Bloomberg — El asesinato del presidente haitiano, Jovenel Moïse, sume aún más en el caos al país más pobre del hemisferio occidental. Estados Unidos, como el país vecino más rico y poderoso, debe liderar los esfuerzos externos para ayudar —sin hacerse ilusiones sobre los límites de lo que es posible.
La disfunción de Haití ha resistido durante mucho tiempo a todo esfuerzo externo. EE.UU. ha proporcionado más de US$5.000 millones desde 2010, lo que convierte a su vecino en el mayor receptor per cápita de apoyo estadounidense del hemisferio. No obstante, durante años Haití ha pasado de una crisis a otra, desafiando las esperanzas de una mejora duradera. Se ha gastado dinero, se han desplegado tropas estadounidenses y aun así el pueblo haitiano sigue sufriendo. El asesinato del presidente amenaza ahora con una nueva pendiente hacia la anarquía.
Gran parte del país está controlada por bandas armadas dedicadas a la extorsión y el secuestro. La capital, Puerto Príncipe, se ha visto paralizada por protestas callejeras casi diarias contra Moïse, quien, según grupos de oposición, se aferraba ilegalmente al poder. Por su parte, Moïse había recurrido a medidas cada vez más autocráticas, ordenando el arresto de altas autoridades que consideraba desleales, y presionando por cambios constitucionales para expandir el poder del Ejecutivo y permitir a los presidentes cumplir mandatos consecutivos. Se habían programado nuevas elecciones para septiembre. Ahora hay duda sobre si la votación se llevará a cabo y si, de ser el caso, los haitianos aceptarían el resultado.
EE.UU. y sus socios deben ser realistas. No pueden resolver los problemas de Haití, pero pueden esperar hacer una diferencia, y EE.UU. en particular tiene buenas razones para intentarlo. Es hogar de la mayor parte de la diáspora haitiana. Un aumento de la violencia podría incitar a más haitianos a huir, creando una nueva crisis migratoria justo cuando la Administración de Joe Biden lucha por manejar la afluencia a través de la frontera sur de EE.UU. También podría acelerar la propagación de variantes del coronavirus, ya que Haití es uno de los países con la menor tasa de vacunación del mundo.
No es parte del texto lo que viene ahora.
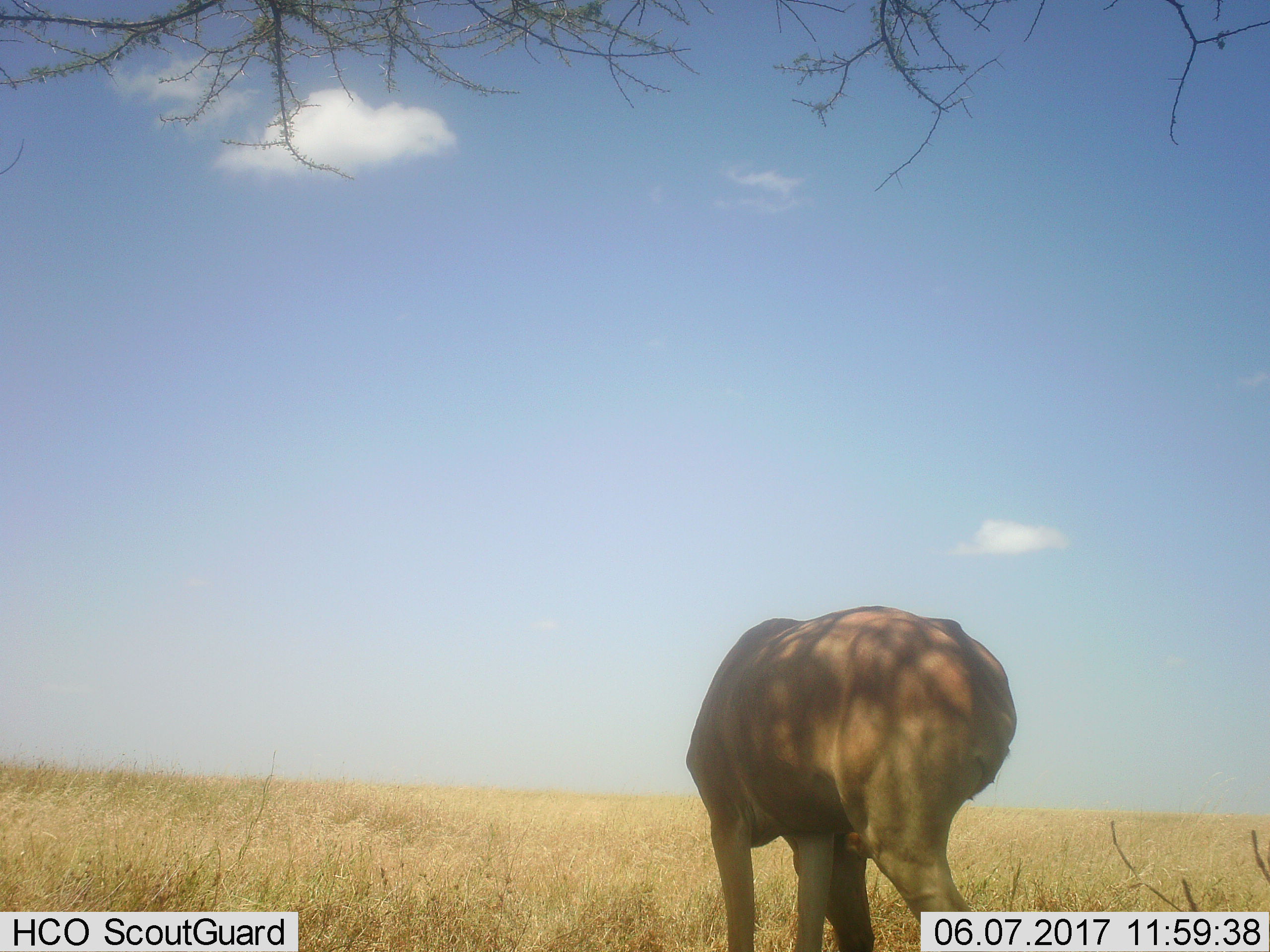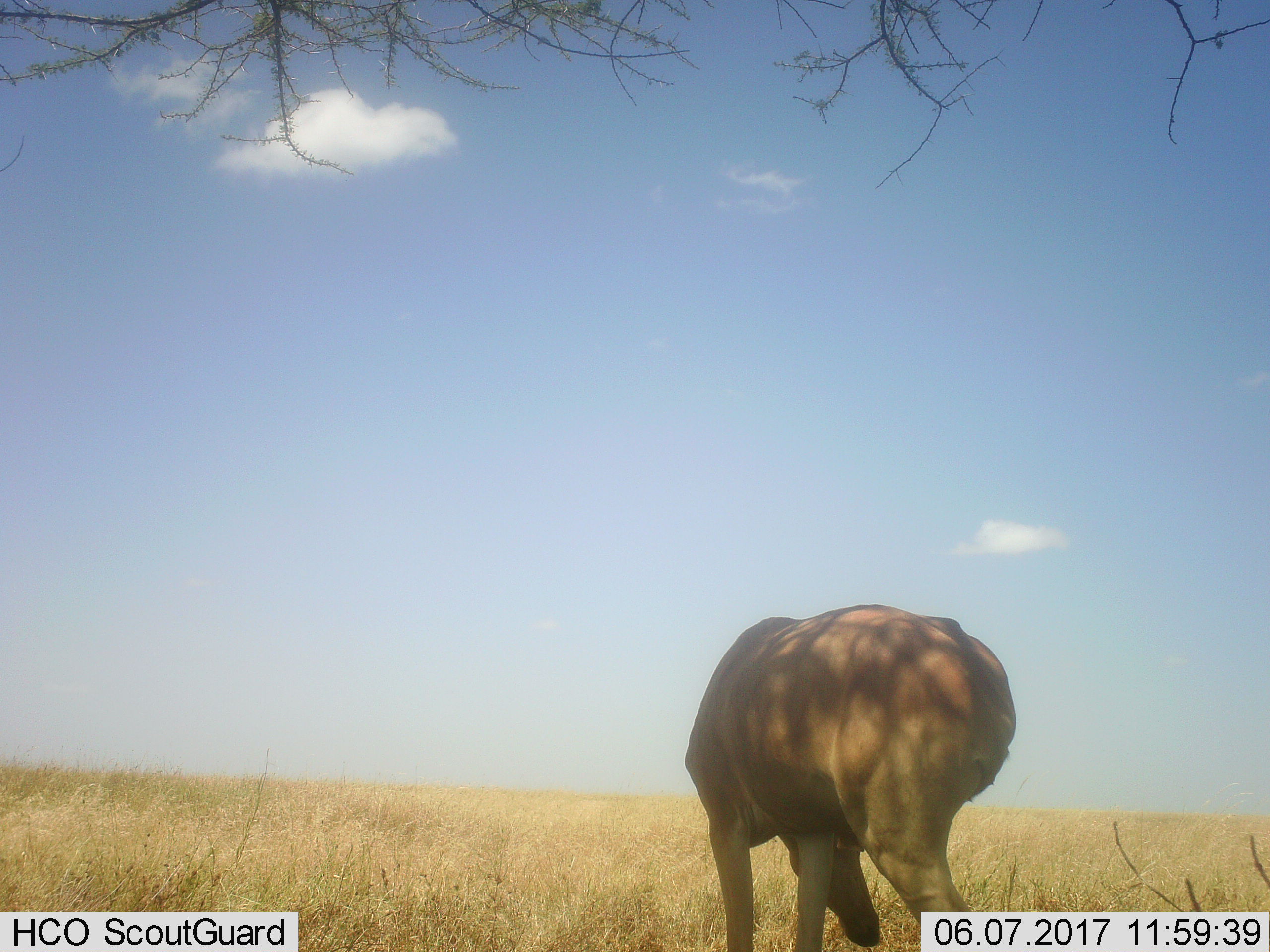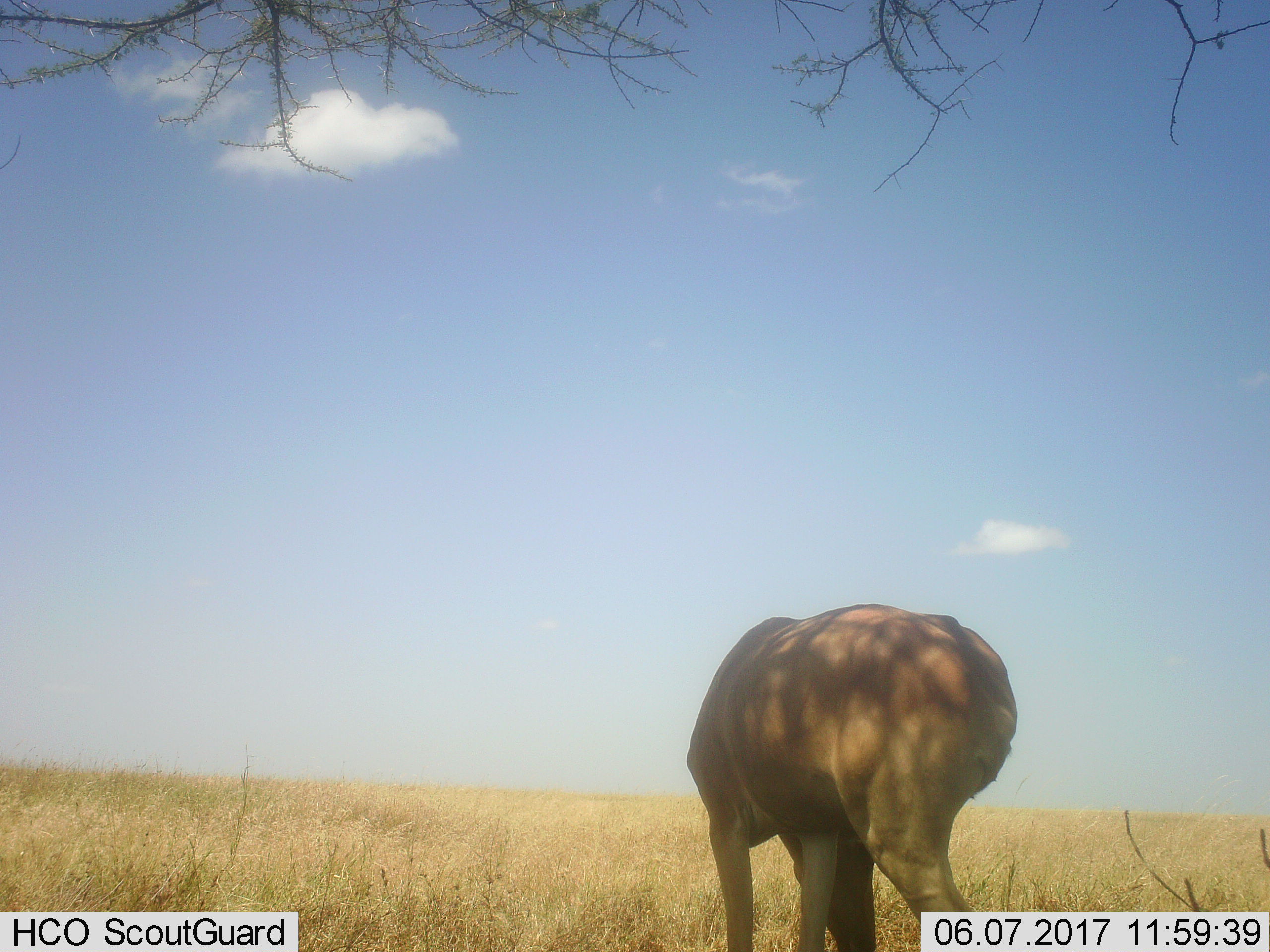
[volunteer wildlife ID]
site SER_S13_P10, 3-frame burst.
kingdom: Animalia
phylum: Chordata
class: Mammalia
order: Artiodactyla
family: Bovidae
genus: Alcelaphus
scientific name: Alcelaphus buselaphus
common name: hartebeest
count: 1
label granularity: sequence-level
Por el momento, reina la confusión. Aún no es claro quién estuvo detrás del asesinato de Moïse y por qué. También es incierto quién asumirá las responsabilidades de Moïse como jefe de Estado. Moïse había gobernado por decreto ejecutivo desde que disolvió el Parlamento en 2020, y el juez jefe de la Corte Suprema de Haití, el siguiente en el orden de sucesión, murió el mes pasado de covid-19. Tras el asesinato, dos hombres diferentes han afirmado ser el primer ministro y el líder legítimo del Gobierno.
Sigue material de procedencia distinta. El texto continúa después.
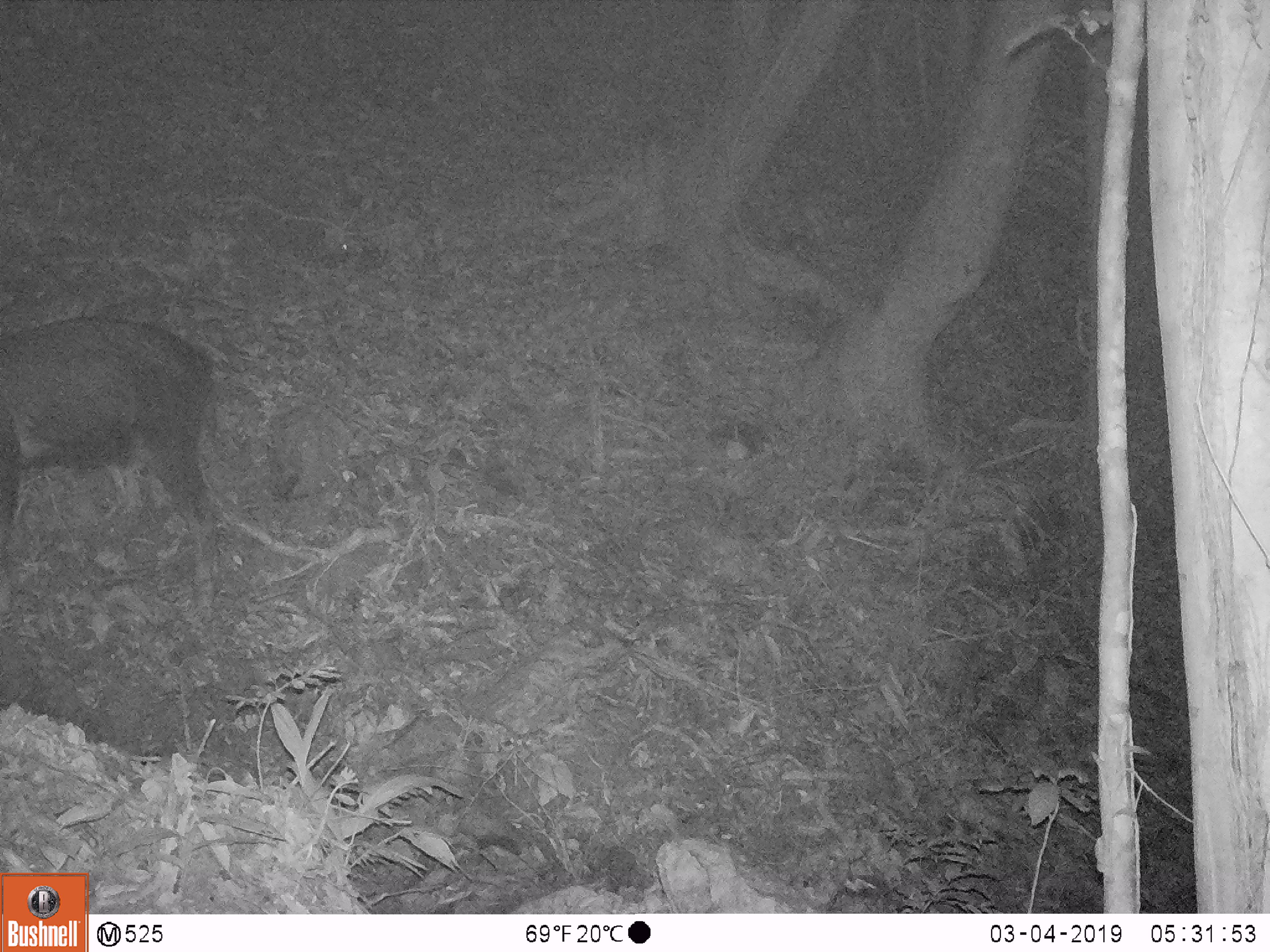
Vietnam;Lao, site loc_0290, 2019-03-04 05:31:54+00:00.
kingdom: Animalia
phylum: Chordata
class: Mammalia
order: Artiodactyla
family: Bovidae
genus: Capricornis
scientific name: Capricornis sumatraensis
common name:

En medio de esta agitación, la primera prioridad de EE.UU. debería ser ayudar a las autoridades haitianas a investigar el asesinato, enviando expertos forenses al país y compartiendo inteligencia sobre actores extranjeros que podrían haber estado involucrados. De la mano con socios internacionales, la Administración Biden debería reunir a miembros del régimen actual con representantes de partidos de oposición, la comunidad empresarial y grupos de la sociedad civil para acordar una transición ordenada hacia un Gobierno provisional. Debería designarse un panel independiente para establecer un nuevo calendario para elecciones legislativas y presidenciales fiables. Mientras tanto, EE.UU. debe continuar con programas para capacitar a la fuerza policial nacional de Haití y dirigir ayuda adicional a grupos no gubernamentales que promueven esfuerzos anticorrupción, la seguridad electoral y el Estado de derecho. Dada la delicada historia de intervención militar estadounidense en Haití, cualquier mantenimiento adicional del orden público debe emprenderse con aliados regionales.
El asesinato de Moïse es otro giro negativo más en un país que ha luchado por superar su historia de colonialismo, dictadura y desgobierno. Hay un límite a lo que pueden hacer desde el exterior, pero eso no significa que deban hacerse a un lado. El objetivo inmediato y alcanzable debería ser ayudar a evitar un colapso acelerado. Por el bien de Haití, y el propio, EE.UU. y sus socios regionales deberían dar un paso al frente.